The Amiga is a big-endian architecture, so loading values in this way on an Intel Mac means I'll have to do some byte-swapping of 16-bit values. I leave the pattern data packed as on disk and just live with the fact that most values require two values to be combined instead of a simple shift and mask.

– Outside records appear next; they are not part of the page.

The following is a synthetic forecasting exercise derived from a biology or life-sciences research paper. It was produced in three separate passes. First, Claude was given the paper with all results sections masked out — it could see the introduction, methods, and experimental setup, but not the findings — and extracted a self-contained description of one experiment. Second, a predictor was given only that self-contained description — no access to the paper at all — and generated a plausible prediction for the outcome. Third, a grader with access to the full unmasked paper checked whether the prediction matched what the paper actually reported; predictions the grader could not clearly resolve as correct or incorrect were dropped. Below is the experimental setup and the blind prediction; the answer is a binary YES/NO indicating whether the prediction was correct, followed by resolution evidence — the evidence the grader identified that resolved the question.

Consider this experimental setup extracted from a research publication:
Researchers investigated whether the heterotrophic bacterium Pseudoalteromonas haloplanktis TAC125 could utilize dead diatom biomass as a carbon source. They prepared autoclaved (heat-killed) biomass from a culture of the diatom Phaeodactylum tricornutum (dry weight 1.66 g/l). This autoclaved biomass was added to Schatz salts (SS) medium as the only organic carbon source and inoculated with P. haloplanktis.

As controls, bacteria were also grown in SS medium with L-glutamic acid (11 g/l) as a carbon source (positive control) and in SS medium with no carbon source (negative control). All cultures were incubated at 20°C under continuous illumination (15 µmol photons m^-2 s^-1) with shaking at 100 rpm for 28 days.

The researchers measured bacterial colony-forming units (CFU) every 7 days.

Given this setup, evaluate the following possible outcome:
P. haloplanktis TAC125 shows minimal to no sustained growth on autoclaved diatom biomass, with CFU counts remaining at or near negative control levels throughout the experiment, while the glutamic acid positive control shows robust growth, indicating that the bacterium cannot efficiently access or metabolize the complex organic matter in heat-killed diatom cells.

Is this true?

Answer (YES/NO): NO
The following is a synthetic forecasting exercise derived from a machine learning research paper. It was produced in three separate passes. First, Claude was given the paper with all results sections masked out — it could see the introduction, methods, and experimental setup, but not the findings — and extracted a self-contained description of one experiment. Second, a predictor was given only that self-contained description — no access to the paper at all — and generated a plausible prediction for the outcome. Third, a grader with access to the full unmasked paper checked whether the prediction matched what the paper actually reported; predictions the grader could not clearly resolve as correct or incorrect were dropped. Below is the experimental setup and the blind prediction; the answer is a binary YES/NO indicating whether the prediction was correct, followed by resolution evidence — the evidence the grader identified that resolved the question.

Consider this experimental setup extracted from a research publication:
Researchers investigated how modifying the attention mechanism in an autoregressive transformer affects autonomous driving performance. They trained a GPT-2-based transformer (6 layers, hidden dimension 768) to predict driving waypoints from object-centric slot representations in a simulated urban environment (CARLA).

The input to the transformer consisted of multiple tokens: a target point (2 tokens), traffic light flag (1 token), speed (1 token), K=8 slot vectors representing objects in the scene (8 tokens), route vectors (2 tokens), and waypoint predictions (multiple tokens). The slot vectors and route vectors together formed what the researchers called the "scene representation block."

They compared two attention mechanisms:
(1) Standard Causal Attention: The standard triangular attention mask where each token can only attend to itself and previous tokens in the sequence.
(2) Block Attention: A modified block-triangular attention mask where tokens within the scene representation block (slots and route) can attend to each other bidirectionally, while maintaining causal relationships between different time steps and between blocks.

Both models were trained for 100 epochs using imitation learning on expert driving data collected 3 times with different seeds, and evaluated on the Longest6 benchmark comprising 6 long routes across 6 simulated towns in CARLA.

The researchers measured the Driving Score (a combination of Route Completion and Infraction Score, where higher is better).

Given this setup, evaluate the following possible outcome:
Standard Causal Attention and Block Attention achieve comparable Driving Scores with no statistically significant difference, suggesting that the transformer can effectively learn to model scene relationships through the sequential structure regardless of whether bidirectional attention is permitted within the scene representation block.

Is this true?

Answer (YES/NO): NO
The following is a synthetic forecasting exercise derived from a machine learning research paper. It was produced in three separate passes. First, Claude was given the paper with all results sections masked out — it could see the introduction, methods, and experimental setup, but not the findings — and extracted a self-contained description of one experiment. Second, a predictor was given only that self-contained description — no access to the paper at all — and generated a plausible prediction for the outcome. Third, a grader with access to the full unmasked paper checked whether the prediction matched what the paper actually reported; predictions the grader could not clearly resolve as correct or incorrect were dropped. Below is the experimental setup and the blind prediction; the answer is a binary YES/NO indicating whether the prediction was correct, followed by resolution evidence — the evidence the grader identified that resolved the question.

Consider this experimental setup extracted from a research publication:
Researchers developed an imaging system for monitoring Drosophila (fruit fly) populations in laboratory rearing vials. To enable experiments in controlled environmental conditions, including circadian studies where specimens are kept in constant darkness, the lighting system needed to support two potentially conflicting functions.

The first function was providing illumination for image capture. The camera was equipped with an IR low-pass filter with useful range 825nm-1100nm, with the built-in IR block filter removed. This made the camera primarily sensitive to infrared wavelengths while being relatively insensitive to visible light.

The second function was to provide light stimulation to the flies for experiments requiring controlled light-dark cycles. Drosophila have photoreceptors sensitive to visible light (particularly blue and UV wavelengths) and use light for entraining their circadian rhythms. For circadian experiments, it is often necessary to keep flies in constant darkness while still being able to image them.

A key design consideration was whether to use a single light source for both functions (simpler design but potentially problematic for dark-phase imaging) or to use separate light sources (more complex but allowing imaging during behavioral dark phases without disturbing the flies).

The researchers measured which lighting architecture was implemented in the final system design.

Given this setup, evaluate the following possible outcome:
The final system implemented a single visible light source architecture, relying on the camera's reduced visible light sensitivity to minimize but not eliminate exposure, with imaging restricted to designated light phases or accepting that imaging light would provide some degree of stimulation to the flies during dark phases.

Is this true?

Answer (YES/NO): NO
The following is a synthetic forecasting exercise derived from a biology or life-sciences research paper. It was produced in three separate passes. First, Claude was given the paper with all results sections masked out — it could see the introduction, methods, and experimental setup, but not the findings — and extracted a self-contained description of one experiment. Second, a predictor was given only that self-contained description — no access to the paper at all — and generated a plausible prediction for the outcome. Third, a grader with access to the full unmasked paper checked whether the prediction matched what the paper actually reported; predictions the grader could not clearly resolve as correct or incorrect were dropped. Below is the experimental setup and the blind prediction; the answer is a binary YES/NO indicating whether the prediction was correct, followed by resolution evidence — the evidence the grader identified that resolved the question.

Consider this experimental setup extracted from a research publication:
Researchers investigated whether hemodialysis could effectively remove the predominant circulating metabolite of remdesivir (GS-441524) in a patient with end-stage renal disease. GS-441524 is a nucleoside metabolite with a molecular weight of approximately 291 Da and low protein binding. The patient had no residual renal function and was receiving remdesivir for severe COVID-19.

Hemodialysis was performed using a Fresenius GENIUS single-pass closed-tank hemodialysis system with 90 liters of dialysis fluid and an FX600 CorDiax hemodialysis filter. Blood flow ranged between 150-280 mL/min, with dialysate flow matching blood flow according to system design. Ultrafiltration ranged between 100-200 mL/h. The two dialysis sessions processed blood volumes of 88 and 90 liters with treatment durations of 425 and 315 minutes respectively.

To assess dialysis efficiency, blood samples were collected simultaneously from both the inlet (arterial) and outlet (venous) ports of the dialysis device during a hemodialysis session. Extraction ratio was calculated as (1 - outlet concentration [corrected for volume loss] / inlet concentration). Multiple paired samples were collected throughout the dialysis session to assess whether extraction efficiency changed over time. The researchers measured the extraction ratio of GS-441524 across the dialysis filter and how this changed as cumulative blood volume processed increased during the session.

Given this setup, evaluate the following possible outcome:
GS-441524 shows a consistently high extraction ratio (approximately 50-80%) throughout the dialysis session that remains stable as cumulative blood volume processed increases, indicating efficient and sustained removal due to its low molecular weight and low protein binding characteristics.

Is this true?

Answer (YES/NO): NO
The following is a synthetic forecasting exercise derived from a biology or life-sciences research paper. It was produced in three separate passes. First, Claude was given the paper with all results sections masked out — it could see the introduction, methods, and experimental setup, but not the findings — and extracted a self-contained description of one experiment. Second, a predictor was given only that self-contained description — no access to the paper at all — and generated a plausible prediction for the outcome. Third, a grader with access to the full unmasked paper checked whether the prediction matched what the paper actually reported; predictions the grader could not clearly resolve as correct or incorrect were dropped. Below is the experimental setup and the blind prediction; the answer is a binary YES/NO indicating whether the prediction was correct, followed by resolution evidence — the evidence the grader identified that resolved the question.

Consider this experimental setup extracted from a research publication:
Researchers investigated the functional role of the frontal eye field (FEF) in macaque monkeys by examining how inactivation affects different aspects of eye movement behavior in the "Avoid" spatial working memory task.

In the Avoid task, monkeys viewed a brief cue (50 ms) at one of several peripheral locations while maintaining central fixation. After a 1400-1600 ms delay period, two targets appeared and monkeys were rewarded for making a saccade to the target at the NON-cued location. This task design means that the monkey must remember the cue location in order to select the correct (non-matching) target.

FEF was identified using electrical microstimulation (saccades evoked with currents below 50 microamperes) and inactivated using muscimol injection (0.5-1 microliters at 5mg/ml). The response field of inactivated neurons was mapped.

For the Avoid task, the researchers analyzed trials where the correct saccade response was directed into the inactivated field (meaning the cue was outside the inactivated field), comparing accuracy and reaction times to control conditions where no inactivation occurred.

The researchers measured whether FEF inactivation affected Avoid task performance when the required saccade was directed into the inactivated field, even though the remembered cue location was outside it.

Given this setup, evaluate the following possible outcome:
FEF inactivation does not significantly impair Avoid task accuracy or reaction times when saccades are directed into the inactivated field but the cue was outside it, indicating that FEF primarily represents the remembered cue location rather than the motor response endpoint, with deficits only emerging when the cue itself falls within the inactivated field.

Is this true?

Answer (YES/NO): NO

Here's mod.h, the header file defining the interface:
/* mod.h */
/* Amiga MOD load/save routines */
#ifndef _MOD_H
#define _MOD_H 1
#include <stdint.h>
// the raw MOD file structures
#pragma pack(push, 1)
struct sample {
char name[22];
uint16_t len;
int8_t finetune : 4,
: 4;
uint8_t volume;
uint16_t repstart;
uint16_t replen;
};
struct note {
uint32_t periodHi: 4;
uint32_t sampleHi: 4;
uint32_t periodLo: 8;
uint32_t effectHi: 4;
uint32_t sampleLo: 4;
uint32_t effectLo: 8;
};
struct pattern {
struct note note[64][4];
};
struct modheader {
char name[20];
struct sample samples[31];
uint8_t numpatterns;
uint8_t unused;
uint8_t patternTable[128];
char mk[4];
};
struct modfile {
struct modheader header;
struct pattern patterns[64];
int8_t *sampleData[31];
int numPatterns;
};
#pragma pack(pop)
void freeMod(struct modfile *modfile);
struct modfile *loadMod(char *filename);
int saveMod(char *filename, struct modfile *modfile);
#endif // _MOD_H
Next, here's the code to load and save MOD files using these structures, mod.c:
/* mod.c */
/* Amiga MOD load/save routines */
#include <stdio.h>
#include <stdlib.h>
#include <string.h>
#include <stdint.h>
#include "mod.h"
#define SWAP16(x) (((x) >> 8) | (((x) & 0xFF) << 8))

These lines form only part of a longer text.